● TASK BRIEF
Copy every line below word for word, including the answers, and leave out the pictures.
○ ○ ○ ○ ○ ○ ○
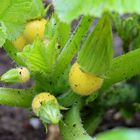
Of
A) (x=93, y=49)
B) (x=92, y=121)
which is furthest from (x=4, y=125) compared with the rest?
(x=93, y=49)

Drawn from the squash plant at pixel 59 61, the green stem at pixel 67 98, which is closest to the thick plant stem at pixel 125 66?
the squash plant at pixel 59 61

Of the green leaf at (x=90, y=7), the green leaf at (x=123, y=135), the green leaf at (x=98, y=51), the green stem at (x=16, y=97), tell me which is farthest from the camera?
the green stem at (x=16, y=97)

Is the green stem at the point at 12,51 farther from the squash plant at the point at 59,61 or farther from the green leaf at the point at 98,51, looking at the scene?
the green leaf at the point at 98,51

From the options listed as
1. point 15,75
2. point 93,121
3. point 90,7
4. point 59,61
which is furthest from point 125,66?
point 93,121

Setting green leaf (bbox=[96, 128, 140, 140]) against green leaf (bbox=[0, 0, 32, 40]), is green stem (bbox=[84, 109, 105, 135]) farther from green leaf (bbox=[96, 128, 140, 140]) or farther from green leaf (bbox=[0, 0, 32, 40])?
green leaf (bbox=[96, 128, 140, 140])

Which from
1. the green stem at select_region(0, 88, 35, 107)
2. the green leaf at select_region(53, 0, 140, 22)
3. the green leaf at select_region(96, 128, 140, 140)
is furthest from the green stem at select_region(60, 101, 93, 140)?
the green leaf at select_region(96, 128, 140, 140)

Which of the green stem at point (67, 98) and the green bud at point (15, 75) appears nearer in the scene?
the green bud at point (15, 75)

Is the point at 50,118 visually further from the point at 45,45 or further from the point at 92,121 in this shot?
the point at 92,121
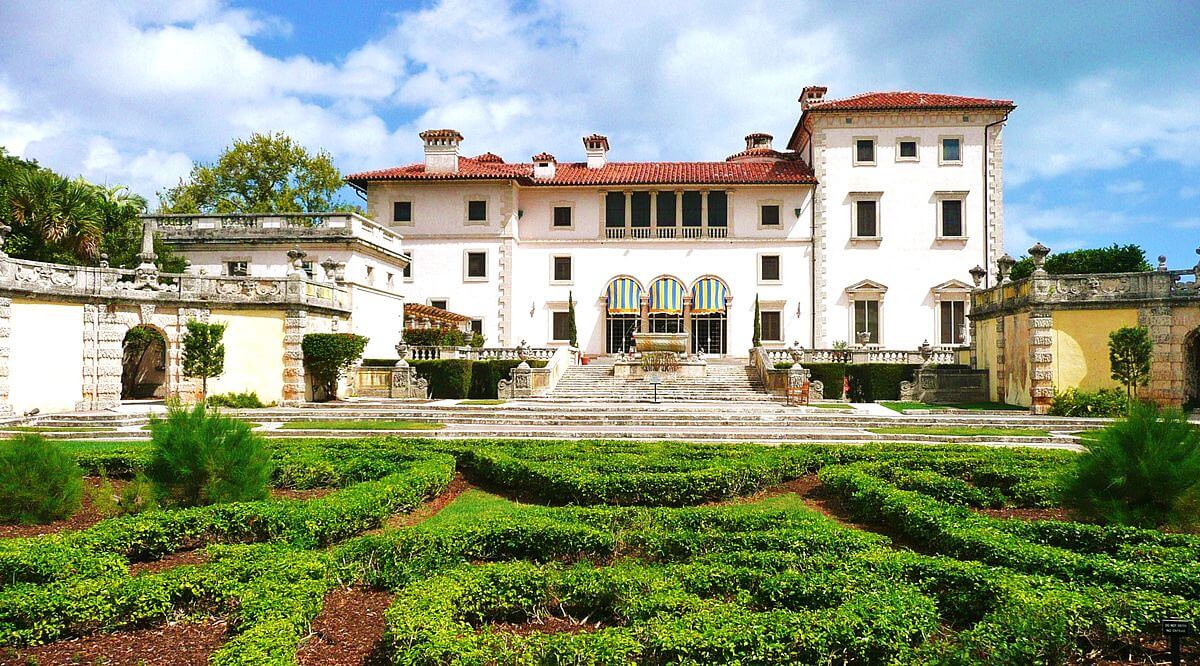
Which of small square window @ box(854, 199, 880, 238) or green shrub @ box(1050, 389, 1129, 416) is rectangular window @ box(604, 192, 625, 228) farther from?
green shrub @ box(1050, 389, 1129, 416)

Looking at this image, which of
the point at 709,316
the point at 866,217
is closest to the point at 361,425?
the point at 709,316

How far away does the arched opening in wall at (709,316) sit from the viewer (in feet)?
136

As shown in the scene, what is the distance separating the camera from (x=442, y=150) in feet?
142

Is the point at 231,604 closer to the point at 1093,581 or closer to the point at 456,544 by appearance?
the point at 456,544

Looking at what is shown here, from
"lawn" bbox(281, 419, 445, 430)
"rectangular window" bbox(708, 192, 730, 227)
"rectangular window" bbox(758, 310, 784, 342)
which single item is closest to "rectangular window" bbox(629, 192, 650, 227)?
"rectangular window" bbox(708, 192, 730, 227)

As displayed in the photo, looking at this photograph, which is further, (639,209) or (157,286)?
(639,209)

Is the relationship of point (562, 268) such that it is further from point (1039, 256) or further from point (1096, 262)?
point (1096, 262)

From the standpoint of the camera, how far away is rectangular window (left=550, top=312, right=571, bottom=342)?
139ft

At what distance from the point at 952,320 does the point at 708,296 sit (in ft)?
43.6

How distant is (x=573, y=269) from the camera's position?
140ft

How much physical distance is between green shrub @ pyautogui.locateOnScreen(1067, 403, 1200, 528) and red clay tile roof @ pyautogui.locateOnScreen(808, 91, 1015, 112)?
115 ft

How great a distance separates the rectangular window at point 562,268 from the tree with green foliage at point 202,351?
72.1ft

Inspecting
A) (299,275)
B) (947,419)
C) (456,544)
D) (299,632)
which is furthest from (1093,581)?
(299,275)

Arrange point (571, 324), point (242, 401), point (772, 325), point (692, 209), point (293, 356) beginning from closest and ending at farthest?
point (242, 401), point (293, 356), point (571, 324), point (772, 325), point (692, 209)
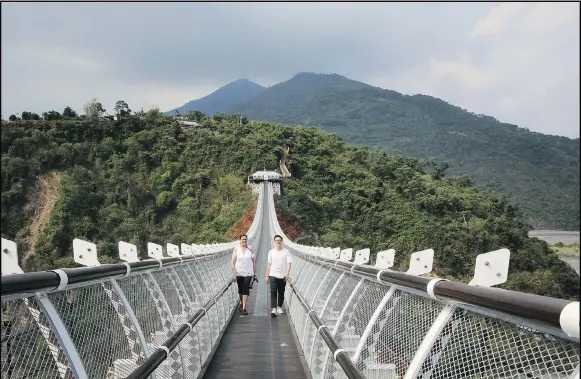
○ ○ ○ ○ ○ ○ ○
● RESPONSE FOR THIS EXERCISE
Of
A) (x=93, y=49)
B) (x=92, y=121)
which is furthest from (x=4, y=125) compared with the rest?
(x=93, y=49)

Drawn from the squash plant at pixel 59 61, the green stem at pixel 67 98, which is closest to the thick plant stem at pixel 125 66?
the squash plant at pixel 59 61

Of the green leaf at (x=90, y=7), the green leaf at (x=123, y=135), the green leaf at (x=98, y=51), the green stem at (x=16, y=97), tell me which is farthest from the camera?
the green stem at (x=16, y=97)

Is the green stem at the point at 12,51 farther from the squash plant at the point at 59,61 or farther from the green leaf at the point at 98,51, looking at the scene?
the green leaf at the point at 98,51

From the options listed as
1. point 15,75
2. point 93,121
3. point 90,7
4. point 59,61
which is furthest from point 125,66?
point 93,121

Setting green leaf (bbox=[96, 128, 140, 140]) against green leaf (bbox=[0, 0, 32, 40]), is green stem (bbox=[84, 109, 105, 135]) farther from green leaf (bbox=[96, 128, 140, 140]) or farther from green leaf (bbox=[0, 0, 32, 40])?
green leaf (bbox=[96, 128, 140, 140])

Which from
1. the green stem at select_region(0, 88, 35, 107)
2. the green leaf at select_region(53, 0, 140, 22)
3. the green leaf at select_region(96, 128, 140, 140)
is furthest from the green stem at select_region(60, 101, 93, 140)?
the green leaf at select_region(96, 128, 140, 140)

Which of the green stem at point (67, 98) and the green bud at point (15, 75) appears nearer in the scene?
the green bud at point (15, 75)

Is the point at 50,118 visually further from the point at 45,45 or further from the point at 92,121 in this shot?
the point at 92,121
Which of small square window @ box(854, 199, 880, 238) or green shrub @ box(1050, 389, 1129, 416) is rectangular window @ box(604, 192, 625, 228) farther from?
green shrub @ box(1050, 389, 1129, 416)

Looking at this image, which of
the point at 709,316
the point at 866,217
is closest to the point at 361,425?
the point at 709,316

How far away does the arched opening in wall at (709,316) sit from the viewer (in feet)?
136

As shown in the scene, what is the distance separating the camera from (x=442, y=150) in feet?
142

Is the point at 231,604 closer to the point at 1093,581 or closer to the point at 456,544 by appearance?
the point at 456,544

Looking at what is shown here, from
"lawn" bbox(281, 419, 445, 430)
"rectangular window" bbox(708, 192, 730, 227)
"rectangular window" bbox(758, 310, 784, 342)
which single item is closest to "rectangular window" bbox(629, 192, 650, 227)?
"rectangular window" bbox(708, 192, 730, 227)

As displayed in the photo, looking at this photograph, which is further, (639,209) or (157,286)?
(639,209)

Is the relationship of point (562, 268) such that it is further from point (1039, 256) or further from point (1096, 262)?
point (1096, 262)

From the standpoint of the camera, how far away is rectangular window (left=550, top=312, right=571, bottom=342)?
139ft

At what distance from the point at 952,320 does the point at 708,296 sit (in ft)?
43.6

How distant is (x=573, y=269) from the camera's position?
140ft

How much physical distance is between green shrub @ pyautogui.locateOnScreen(1067, 403, 1200, 528) and red clay tile roof @ pyautogui.locateOnScreen(808, 91, 1015, 112)?
115 ft

How great a distance separates the rectangular window at point 562,268 from the tree with green foliage at point 202,351?
72.1ft

Inspecting
A) (299,275)
B) (947,419)
C) (456,544)
D) (299,632)
which is furthest from (1093,581)?
(299,275)

Arrange point (571, 324), point (242, 401), point (772, 325), point (692, 209), point (293, 356) beginning from closest and ending at farthest?
point (242, 401), point (293, 356), point (571, 324), point (772, 325), point (692, 209)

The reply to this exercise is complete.